■ ИСХОДНЫЙ ТЕКСТ
Он родился неподалеку от Христиании в 1861 году. Родители дали Нансену спартанское воспитание. Уже в детстве он отличался своими физическими данными, смелостью, решительностью. Занимался спортом, был первым чемпионом Скандинавии по прыжкам с трамплина, десятикратным чемпионом Норвегии по лыжам и чемпионом мира по скоростному бегу на коньках. Впервые он попал в Арктику зверобоем в 1882 году на судне «Викинг». По возращении из плавания он работал консерватором Бергенского музея. В возрасти двадцати шести лет Нансен получил степень доктора зоологии за исследование морских донных организмов- бентоса.

■ ПРЕДСТАВЛЕННЫЕ ДАННЫЕ
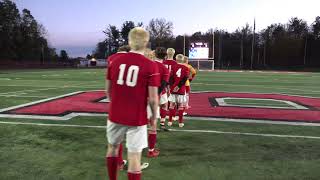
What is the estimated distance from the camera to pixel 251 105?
14219mm

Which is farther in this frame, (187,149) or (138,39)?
(187,149)

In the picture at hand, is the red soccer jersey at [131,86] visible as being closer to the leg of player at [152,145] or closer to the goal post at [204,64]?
the leg of player at [152,145]

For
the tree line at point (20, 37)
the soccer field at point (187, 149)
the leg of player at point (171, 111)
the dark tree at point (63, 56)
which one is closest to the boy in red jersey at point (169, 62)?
the leg of player at point (171, 111)

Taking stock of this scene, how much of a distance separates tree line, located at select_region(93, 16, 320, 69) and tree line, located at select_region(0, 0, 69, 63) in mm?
23861

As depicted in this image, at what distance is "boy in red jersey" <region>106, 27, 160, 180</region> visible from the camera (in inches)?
190

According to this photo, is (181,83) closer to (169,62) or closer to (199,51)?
(169,62)

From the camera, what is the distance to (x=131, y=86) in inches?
191

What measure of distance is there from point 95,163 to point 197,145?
2.10 meters

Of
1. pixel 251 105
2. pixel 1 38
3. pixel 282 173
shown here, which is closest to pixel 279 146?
pixel 282 173

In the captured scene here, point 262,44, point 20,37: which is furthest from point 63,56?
point 262,44

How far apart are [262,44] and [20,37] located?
54474mm

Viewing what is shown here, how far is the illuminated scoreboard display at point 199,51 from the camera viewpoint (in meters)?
62.5

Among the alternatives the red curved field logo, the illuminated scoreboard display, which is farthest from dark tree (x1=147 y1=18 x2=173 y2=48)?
the red curved field logo

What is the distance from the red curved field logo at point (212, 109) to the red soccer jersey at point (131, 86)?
608 centimetres
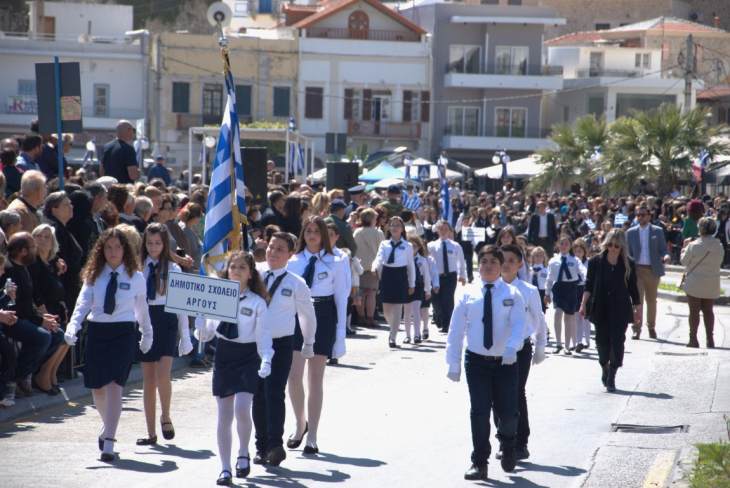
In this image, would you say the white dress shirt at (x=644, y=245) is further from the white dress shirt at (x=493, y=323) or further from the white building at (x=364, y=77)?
the white building at (x=364, y=77)

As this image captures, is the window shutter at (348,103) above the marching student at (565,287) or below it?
above

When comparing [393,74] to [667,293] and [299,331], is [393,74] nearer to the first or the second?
[667,293]

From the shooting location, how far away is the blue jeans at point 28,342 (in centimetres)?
1191

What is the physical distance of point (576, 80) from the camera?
227 ft

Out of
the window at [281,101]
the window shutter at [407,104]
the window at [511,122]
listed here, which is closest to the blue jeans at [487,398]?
the window at [281,101]

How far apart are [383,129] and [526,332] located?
55371mm

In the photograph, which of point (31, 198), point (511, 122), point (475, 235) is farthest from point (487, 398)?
point (511, 122)

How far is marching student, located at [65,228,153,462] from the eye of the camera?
33.4 ft

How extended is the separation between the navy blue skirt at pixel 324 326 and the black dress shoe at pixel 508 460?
74.7 inches

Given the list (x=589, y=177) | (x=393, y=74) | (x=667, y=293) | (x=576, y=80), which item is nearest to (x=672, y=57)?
(x=576, y=80)

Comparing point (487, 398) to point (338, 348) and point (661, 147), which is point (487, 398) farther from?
point (661, 147)

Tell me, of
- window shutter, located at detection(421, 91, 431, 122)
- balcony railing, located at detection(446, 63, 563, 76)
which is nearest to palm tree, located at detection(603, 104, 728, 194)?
window shutter, located at detection(421, 91, 431, 122)

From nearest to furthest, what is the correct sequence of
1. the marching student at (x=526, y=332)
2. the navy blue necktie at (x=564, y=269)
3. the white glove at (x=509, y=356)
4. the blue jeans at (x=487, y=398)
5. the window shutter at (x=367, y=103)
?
the white glove at (x=509, y=356)
the blue jeans at (x=487, y=398)
the marching student at (x=526, y=332)
the navy blue necktie at (x=564, y=269)
the window shutter at (x=367, y=103)

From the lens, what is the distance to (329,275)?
37.0ft
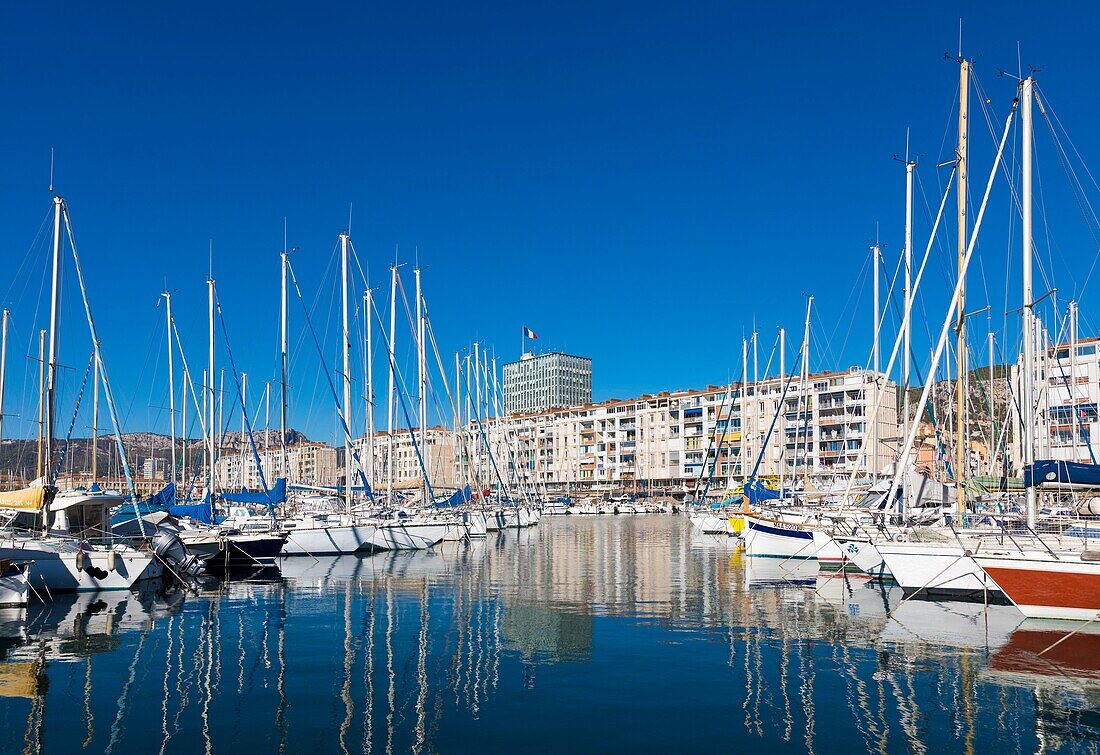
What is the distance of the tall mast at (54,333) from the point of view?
2909 centimetres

■ ФОРМУЛИРОВКИ ЗАДАНИЙ
[a] Выпишите из отрывка о Нансене фрагмент от слов «Он родился неподалеку» до слов «донных организмов- бентоса.» включительно.
[b] Ответьте по отрывку о Нансене на следующие вопросы.
(i) В каком году родился Нансен?
(ii) На каком судне он впервые попал в Арктику?
(iii) Доктором какой науки стал Нансен?

■ ОТВЕТЫ ПО ЗАДАНИЯМ
[a]
Он родился неподалеку от Христиании в 1861 году. Родители дали Нансену спартанское воспитание. Уже в детстве он отличался своими физическими данными, смелостью, решительностью. Занимался спортом, был первым чемпионом Скандинавии по прыжкам с трамплина, десятикратным чемпионом Норвегии по лыжам и чемпионом мира по скоростному бегу на коньках. Впервые он попал в Арктику зверобоем в 1882 году на судне «Викинг». По возращении из плавания он работал консерватором Бергенского музея. В возрасти двадцати шести лет Нансен получил степень доктора зоологии за исследование морских донных организмов- бентоса.

[b]
(i) В 1861 году.
(ii) На судне «Викинг».
(iii) Зоологии.